- [Given instruction] Swap "staircase step" for "stair tread" in the rows from the line with "What distance from" through the end of the rows, and give those lines again with nothing else changed.

- [Entries shown]
- - - - - - -

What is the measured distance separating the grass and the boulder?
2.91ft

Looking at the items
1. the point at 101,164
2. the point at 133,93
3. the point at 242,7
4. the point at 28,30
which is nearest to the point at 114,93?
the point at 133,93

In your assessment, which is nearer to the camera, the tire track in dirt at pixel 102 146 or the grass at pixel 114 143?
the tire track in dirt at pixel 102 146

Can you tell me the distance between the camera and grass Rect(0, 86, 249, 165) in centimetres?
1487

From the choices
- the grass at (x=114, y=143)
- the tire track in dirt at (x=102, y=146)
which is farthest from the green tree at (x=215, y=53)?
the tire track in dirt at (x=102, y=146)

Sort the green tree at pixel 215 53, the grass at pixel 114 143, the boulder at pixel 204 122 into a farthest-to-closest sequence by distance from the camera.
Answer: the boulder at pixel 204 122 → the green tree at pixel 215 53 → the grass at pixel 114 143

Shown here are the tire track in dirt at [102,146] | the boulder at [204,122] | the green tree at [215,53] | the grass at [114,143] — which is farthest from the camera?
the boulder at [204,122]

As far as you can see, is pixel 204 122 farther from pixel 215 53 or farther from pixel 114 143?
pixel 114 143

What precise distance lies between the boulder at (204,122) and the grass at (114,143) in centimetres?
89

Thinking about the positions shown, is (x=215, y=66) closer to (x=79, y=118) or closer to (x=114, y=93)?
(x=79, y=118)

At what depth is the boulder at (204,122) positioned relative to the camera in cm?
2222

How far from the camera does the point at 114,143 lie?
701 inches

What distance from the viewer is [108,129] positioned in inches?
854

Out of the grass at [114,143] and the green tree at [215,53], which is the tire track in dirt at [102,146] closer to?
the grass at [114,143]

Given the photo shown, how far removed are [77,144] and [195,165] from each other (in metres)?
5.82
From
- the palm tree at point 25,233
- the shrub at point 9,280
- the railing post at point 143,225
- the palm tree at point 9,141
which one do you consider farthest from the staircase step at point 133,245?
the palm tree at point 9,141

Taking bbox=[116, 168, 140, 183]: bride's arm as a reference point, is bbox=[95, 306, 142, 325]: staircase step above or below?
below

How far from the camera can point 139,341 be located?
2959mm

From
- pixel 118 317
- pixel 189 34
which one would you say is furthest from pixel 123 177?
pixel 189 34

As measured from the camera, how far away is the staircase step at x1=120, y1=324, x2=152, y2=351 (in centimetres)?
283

- - - - - - -

- [Reply to the exercise]
What distance from the viewer is [108,129] positioned in inches?
854

Out of the grass at [114,143] and the green tree at [215,53], which is the tire track in dirt at [102,146] closer to?
the grass at [114,143]

Given the photo shown, how far removed are [77,144] and [195,165] from each other (in metres)?
5.82
From
- the palm tree at point 25,233
- the shrub at point 9,280
- the railing post at point 143,225
- the palm tree at point 9,141
which one do you consider farthest from the stair tread at point 133,245?
the palm tree at point 9,141

Taking bbox=[116, 168, 140, 183]: bride's arm as a reference point, is bbox=[95, 306, 142, 325]: stair tread above or below?
below

How far from the camera can point 139,341 be located?
2959mm

From
- pixel 118 317
- pixel 189 34
which one would you say is furthest from pixel 123 177?
pixel 189 34

As measured from the camera, how far away is the stair tread at x1=120, y1=324, x2=152, y2=351 (in centimetres)?
283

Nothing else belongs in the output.